• DATA SECTION
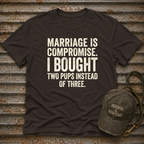 Marriage Is Compromise T-Shirt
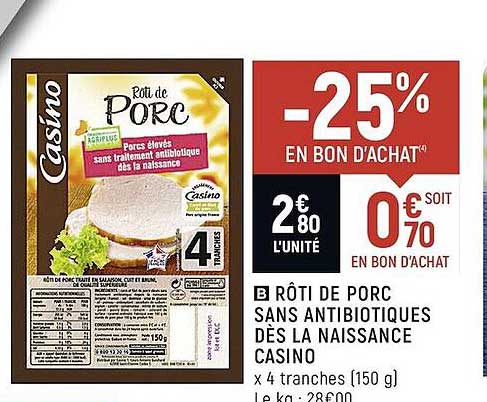 rôti de porc sans antibiotiques dès la naissance casino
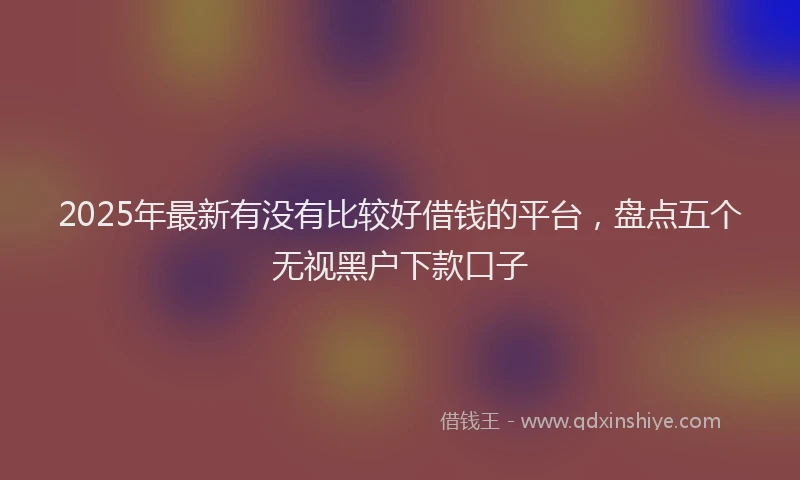 2025年最新有没有比较好借钱的平台，盘点五个无视黑户下款口子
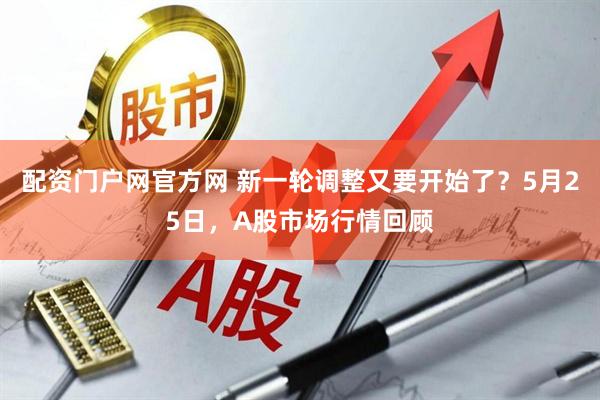 配资门户网官方网 新一轮调整又要开始了？5月25日，A股市场行情回顾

• GOAL OF THE EXERCISE
Only the lines from the one containing "2025年最新有没有比较好借钱的平台，盘点五个无视黑户下款口子" through the last line of the material should be returned, exactly and without pictures.

• PROBLEM SOLUTION
 2025年最新有没有比较好借钱的平台，盘点五个无视黑户下款口子
 配资门户网官方网 新一轮调整又要开始了？5月25日，A股市场行情回顾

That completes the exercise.